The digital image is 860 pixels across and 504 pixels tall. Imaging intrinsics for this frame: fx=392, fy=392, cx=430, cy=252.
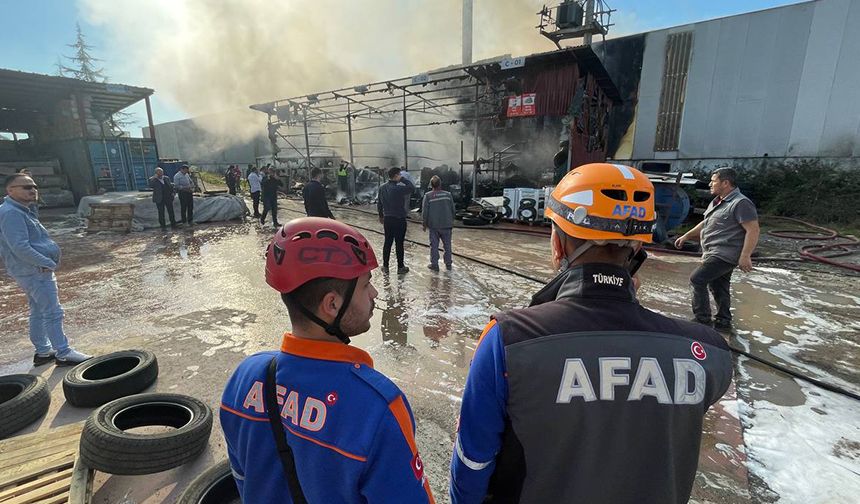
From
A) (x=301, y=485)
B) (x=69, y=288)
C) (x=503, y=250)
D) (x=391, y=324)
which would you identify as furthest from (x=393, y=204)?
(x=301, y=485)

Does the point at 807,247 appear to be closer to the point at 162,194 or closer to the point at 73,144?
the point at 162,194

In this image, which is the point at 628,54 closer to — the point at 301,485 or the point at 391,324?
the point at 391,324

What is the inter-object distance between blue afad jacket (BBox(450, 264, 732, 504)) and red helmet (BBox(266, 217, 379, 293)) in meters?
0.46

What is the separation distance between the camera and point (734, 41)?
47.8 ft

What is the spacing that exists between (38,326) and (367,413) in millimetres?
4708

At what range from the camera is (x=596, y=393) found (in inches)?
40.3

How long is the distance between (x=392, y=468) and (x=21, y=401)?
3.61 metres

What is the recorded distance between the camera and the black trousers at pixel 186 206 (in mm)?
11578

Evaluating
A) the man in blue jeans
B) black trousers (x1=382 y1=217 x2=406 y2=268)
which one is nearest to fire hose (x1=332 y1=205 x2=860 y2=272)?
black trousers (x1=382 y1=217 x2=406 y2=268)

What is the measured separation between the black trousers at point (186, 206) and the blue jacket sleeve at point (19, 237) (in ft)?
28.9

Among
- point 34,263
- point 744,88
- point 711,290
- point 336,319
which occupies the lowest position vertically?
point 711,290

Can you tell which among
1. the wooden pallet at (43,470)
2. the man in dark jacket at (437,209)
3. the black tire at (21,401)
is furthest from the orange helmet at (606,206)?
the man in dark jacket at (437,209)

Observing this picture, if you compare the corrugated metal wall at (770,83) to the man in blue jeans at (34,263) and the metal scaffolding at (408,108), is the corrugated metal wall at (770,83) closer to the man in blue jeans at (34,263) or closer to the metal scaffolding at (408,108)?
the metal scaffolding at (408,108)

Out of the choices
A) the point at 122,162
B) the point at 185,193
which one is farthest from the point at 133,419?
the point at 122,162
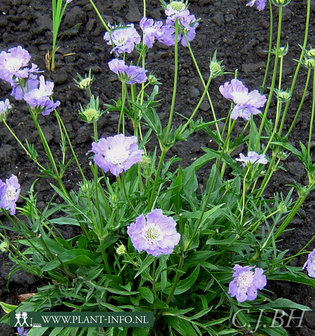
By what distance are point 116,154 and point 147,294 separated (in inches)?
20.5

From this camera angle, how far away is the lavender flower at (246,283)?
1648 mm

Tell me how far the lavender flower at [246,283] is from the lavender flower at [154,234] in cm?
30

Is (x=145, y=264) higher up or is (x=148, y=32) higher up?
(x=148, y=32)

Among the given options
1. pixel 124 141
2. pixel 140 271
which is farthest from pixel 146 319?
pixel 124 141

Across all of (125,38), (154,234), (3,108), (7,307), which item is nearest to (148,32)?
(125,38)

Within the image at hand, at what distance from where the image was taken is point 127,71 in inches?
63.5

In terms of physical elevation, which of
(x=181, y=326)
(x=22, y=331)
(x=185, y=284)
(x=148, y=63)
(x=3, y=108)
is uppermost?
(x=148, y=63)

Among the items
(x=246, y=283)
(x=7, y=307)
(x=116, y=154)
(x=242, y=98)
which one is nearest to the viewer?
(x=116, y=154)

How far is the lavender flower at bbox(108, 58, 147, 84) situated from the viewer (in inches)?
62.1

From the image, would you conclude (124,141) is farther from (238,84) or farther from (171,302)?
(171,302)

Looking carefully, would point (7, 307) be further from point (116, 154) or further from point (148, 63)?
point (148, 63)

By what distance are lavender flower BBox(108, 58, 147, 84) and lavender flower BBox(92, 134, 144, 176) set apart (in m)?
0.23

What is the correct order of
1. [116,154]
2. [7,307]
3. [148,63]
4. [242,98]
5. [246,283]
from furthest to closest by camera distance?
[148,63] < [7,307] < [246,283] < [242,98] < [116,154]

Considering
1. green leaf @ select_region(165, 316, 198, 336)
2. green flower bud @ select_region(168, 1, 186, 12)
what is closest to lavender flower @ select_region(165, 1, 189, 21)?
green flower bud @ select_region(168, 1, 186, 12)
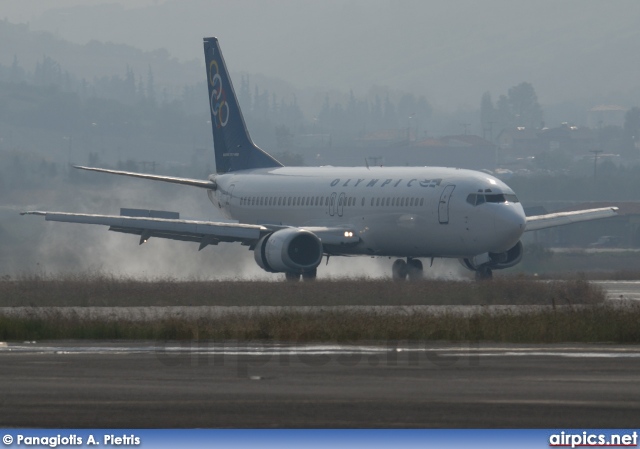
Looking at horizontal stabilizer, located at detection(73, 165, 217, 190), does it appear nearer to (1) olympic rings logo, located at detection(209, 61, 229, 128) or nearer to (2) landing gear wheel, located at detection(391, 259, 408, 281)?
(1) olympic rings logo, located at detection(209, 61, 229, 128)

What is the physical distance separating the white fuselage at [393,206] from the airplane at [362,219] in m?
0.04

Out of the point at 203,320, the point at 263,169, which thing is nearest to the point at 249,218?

^^^^^^^^

> GOAL
Output the material word for word, omitting its pictures.

> FULL RESPONSE
The digital image is 860 pixels across and 504 pixels tall. Imaging intrinsics for this frame: fx=392, fy=392, cx=430, cy=252.
From
A) (x=301, y=485)
B) (x=69, y=288)
C) (x=503, y=250)
D) (x=391, y=324)
which would you identify as furthest from (x=393, y=204)?
(x=301, y=485)

Does the point at 807,247 appear to be closer to the point at 162,194 or closer to the point at 73,144?
the point at 162,194

In this image, which is the point at 628,54 closer to — the point at 301,485 or the point at 391,324?
the point at 391,324

What is the inter-object distance between blue afad jacket (BBox(450, 264, 732, 504)) and red helmet (BBox(266, 217, 379, 293)) in meters?
0.46

What is the separation distance between the camera and point (734, 41)?
47.8 ft

What is the spacing that exists between (38,326) and (367,413) in millimetres?
4708

At what range from the camera is (x=596, y=393) found (in inches)?
40.3

How long is the distance between (x=392, y=468) and (x=21, y=401)?
3.61 metres

What is the recorded distance between the camera and the black trousers at pixel 186 206 (in mm)?
11578

Evaluating
A) the man in blue jeans
B) black trousers (x1=382 y1=217 x2=406 y2=268)
which one is nearest to fire hose (x1=332 y1=205 x2=860 y2=272)?
black trousers (x1=382 y1=217 x2=406 y2=268)

What is the measured separation between the black trousers at point (186, 206) and the blue jacket sleeve at point (19, 237) (in ft)?
28.9

Among
- point 34,263
- point 744,88
- point 711,290
- point 336,319
which occupies the lowest position vertically?
point 711,290

Can you tell which among
1. the wooden pallet at (43,470)
2. the man in dark jacket at (437,209)
3. the black tire at (21,401)
is furthest from the orange helmet at (606,206)?
the man in dark jacket at (437,209)

Observing this picture, if you compare the corrugated metal wall at (770,83) to the man in blue jeans at (34,263) and the metal scaffolding at (408,108), is the corrugated metal wall at (770,83) closer to the man in blue jeans at (34,263) or closer to the metal scaffolding at (408,108)?
the metal scaffolding at (408,108)

Out of the choices
A) the point at 122,162
B) the point at 185,193
which one is farthest from the point at 133,419?
the point at 122,162
By what distance are point 116,154 and point 147,294 separated (in inches)?
20.5

From this camera angle, how far away is the lavender flower at (246,283)?
1648 mm

Tell me how far the lavender flower at [246,283] is from the lavender flower at [154,234] in cm?
30

Is (x=145, y=264) higher up or is (x=148, y=32) higher up?
(x=148, y=32)

Among the given options
1. pixel 124 141
2. pixel 140 271
which is farthest from pixel 146 319?
pixel 124 141

Across all of (125,38), (154,234), (3,108), (7,307), which item is nearest to (148,32)?
(125,38)

Within the image at hand, at what distance from where the image was taken is point 127,71 in inches?
63.5

In terms of physical elevation, which of
(x=181, y=326)
(x=22, y=331)
(x=185, y=284)
(x=148, y=63)
(x=3, y=108)
is uppermost?
(x=148, y=63)

Among the items
(x=246, y=283)
(x=7, y=307)
(x=116, y=154)
(x=242, y=98)
which one is nearest to the viewer?
(x=116, y=154)

How far is the lavender flower at bbox(108, 58, 147, 84) situated from the viewer (in inches)?
62.1

From the image, would you conclude (124,141) is farther from (238,84) or farther from (171,302)?
(171,302)

Looking carefully, would point (7, 307) be further from point (116, 154) or further from point (148, 63)?
point (148, 63)

By what distance are lavender flower BBox(108, 58, 147, 84) and lavender flower BBox(92, 134, 144, 176) set apart (in m)?
0.23

What is the correct order of
1. [116,154]
2. [7,307]
3. [148,63]
4. [242,98]
5. [246,283]
from furthest to closest by camera distance?
[148,63] < [7,307] < [246,283] < [242,98] < [116,154]

Considering
1. green leaf @ select_region(165, 316, 198, 336)
2. green flower bud @ select_region(168, 1, 186, 12)
what is closest to lavender flower @ select_region(165, 1, 189, 21)?
green flower bud @ select_region(168, 1, 186, 12)
Looking at horizontal stabilizer, located at detection(73, 165, 217, 190), does it appear nearer to (1) olympic rings logo, located at detection(209, 61, 229, 128) or nearer to (2) landing gear wheel, located at detection(391, 259, 408, 281)?
(1) olympic rings logo, located at detection(209, 61, 229, 128)

What is the physical distance separating the white fuselage at [393,206] from the airplane at [362,219] in m?
0.04

Out of the point at 203,320, the point at 263,169, which thing is nearest to the point at 249,218?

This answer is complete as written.